Nicolas Cage is not a happy bunny. He is pretty sick of all the chat about how he has a tendency to go ‘full Cage’ at the drop of a hat. The man has spent the last few weeks refuting the ever-growing column inches devoted to what people regard as over acting in the extreme. What aggrieves him most is that it is a regarded as his default position in any role. He argues that every role is different and there is a great deal of preparation and craft involved and it is not just some conveyer belt of madness. His new film Mandy, which is showing at the Sitges Film Festival will only fuel the debate.
Cage plays the part of Red Miller, a man who has found some stability and peace in the world. He works as a lumberjack and lives pretty much off the grid with his girlfriend Mandy. She is a troubled soul who has had some trouble in her past if the scars on her face are anything to go by. Their peace is shattered when Mandy becomes the focus of the attention of the leader of a sinister cult. This leads to a sequence of events that spiral into death, destruction and bloody violence.
Cage is quite superb here. Even from the start when he is reserved there is an underlying feeling of menace and rage. This is kept at bay by the presence of Mandy and he is measured as long as he is around her. It is when the trouble starts that he strips off the mask and reveals just what is underneath. It isn’t pretty. There is a five minute sequence in the aftermath of an event that basically breaks him. It is powerful, dramatic and more than a little disturbing. It is as compelling and dramatic performance that you will see this year.
The film appears to be influenced by a number of sources. Dario Argento’s Gallo style is prominent throughout. There is dramatic use of colour especially bright red with the screen saturated at times of high tension or horror. The cinematography lens itself to the same influence with long slow shots which are faded in and out while the deep rumbling score emphasises the unsettling images on the screen. There are also nods to the work of David Lynch, Tobe Hooper and Evil Dead era Sam Raimi to name just a few. Half the fun is spotting just where they pop up.
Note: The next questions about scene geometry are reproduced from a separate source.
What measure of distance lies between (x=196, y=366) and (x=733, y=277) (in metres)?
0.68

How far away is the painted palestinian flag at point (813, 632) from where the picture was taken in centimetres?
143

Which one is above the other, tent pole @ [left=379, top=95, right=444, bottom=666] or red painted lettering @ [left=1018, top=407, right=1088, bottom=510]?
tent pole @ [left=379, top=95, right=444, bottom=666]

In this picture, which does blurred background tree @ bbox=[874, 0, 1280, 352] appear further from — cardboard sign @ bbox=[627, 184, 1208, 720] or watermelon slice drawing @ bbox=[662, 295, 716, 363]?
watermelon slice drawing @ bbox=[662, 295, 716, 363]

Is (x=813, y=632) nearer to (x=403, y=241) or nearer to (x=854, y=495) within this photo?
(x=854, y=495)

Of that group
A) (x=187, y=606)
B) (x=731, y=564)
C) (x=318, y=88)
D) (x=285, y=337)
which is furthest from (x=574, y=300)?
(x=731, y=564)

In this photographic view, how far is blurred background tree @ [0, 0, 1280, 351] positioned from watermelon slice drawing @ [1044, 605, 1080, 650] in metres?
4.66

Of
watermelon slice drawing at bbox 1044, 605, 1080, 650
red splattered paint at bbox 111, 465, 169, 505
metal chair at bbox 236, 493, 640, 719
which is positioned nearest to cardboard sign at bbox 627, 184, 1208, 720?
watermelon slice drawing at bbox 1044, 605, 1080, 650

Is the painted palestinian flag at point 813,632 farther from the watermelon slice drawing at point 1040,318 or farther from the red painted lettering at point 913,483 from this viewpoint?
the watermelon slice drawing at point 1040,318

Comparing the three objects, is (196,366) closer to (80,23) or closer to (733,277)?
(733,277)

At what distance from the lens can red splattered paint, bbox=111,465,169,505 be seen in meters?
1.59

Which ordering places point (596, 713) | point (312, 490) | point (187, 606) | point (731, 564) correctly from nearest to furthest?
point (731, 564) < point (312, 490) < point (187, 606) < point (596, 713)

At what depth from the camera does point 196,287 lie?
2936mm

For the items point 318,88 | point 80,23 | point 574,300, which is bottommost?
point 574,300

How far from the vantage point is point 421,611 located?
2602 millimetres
There are all sorts of images and references here that cold form an article on its own. Some obvious ones like the use of chainsaws at the start (in his job) and their recurrence later in the drama emphasising that this was pre-ordained. Mandy hides herself away in fantasy novels which then form the basis of Red’s Disturbed sleep later on. His dreams are animated with Mandy as a high priestess role in a world of dragons and sorcery. There is even a tiger thrown into the mix at one point. What is actually means is a bit of a spoiler but it’s safe to say it is there for a reason as Cage is seen sporting a Tiger T-shirt during one of the more disturbing scenes.
This isn’t a film for the squeamish as there is more than enough gore and blood to satisfy the most jaded of horror fans. It is completely over the top but fits in nicely with the nightmare that is the film. At some parts the film seems like a conventional horror film only to flip to the dark side where the crazy sit resides.
Chances are you won’t see a weirder film this year unless you are really trying. Once more Nicolas Cage shows that he is a talent to reckon with.